Horizontal gene transfer (HGT) can allow traits that have evolved in one bacterial species to transfer to another. This has potential to rapidly promote new adaptive trajectories such as zoonotic transfer or antimicrobial resistance. However, for this to occur requires gaps to align in barriers to recombination within a given time frame. Chief among these barriers is the physical separation of species with distinct ecologies in separate niches. Within the genus there are species with divergent ecologies, from rarely isolated single-host specialists to multihost generalist species that are among the most common global causes of human bacterial gastroenteritis. Here, by characterizing these contrasting ecologies, we can quantify HGT among sympatric and allopatric species in natural populations. Analyzing recipient and donor population ancestry among genomes from 30 species, we show that cohabitation in the same host can lead to a six-fold increase in HGT between species.

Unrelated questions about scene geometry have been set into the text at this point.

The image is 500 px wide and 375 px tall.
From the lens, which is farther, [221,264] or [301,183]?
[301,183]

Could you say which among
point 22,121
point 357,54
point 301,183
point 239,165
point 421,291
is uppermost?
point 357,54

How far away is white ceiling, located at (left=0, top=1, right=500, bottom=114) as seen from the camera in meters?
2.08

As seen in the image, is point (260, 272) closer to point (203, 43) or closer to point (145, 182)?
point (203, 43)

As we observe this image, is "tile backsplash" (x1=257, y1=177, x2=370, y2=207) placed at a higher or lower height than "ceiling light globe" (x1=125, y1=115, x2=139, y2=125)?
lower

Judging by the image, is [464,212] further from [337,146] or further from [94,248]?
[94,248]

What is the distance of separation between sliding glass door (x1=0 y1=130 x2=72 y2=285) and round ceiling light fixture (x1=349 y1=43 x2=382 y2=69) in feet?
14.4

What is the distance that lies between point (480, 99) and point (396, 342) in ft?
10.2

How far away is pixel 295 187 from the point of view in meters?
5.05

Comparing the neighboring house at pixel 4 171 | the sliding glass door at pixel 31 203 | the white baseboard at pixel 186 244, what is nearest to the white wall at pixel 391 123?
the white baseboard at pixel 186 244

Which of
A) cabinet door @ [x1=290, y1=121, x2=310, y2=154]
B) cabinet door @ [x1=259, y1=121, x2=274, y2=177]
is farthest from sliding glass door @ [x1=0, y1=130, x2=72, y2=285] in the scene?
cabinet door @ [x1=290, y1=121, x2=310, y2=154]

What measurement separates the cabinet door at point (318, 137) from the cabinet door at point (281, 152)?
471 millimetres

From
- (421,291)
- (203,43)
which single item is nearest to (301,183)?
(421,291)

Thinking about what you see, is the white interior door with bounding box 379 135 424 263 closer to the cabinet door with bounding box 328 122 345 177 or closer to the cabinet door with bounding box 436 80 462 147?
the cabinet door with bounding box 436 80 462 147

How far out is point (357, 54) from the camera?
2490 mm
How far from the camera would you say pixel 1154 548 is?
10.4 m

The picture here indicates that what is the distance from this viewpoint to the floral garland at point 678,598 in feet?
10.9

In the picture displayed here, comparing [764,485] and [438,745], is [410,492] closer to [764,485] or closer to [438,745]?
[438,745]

This accounts for up to 30% of all SNPs within a given species and identifies highly recombinogenic genes with functions including host adaptation and antimicrobial resistance. As described in some animal and plant species, ecological factors are a major evolutionary force for speciation in bacteria and changes to the host landscape can promote partial convergence of distinct species through HGT.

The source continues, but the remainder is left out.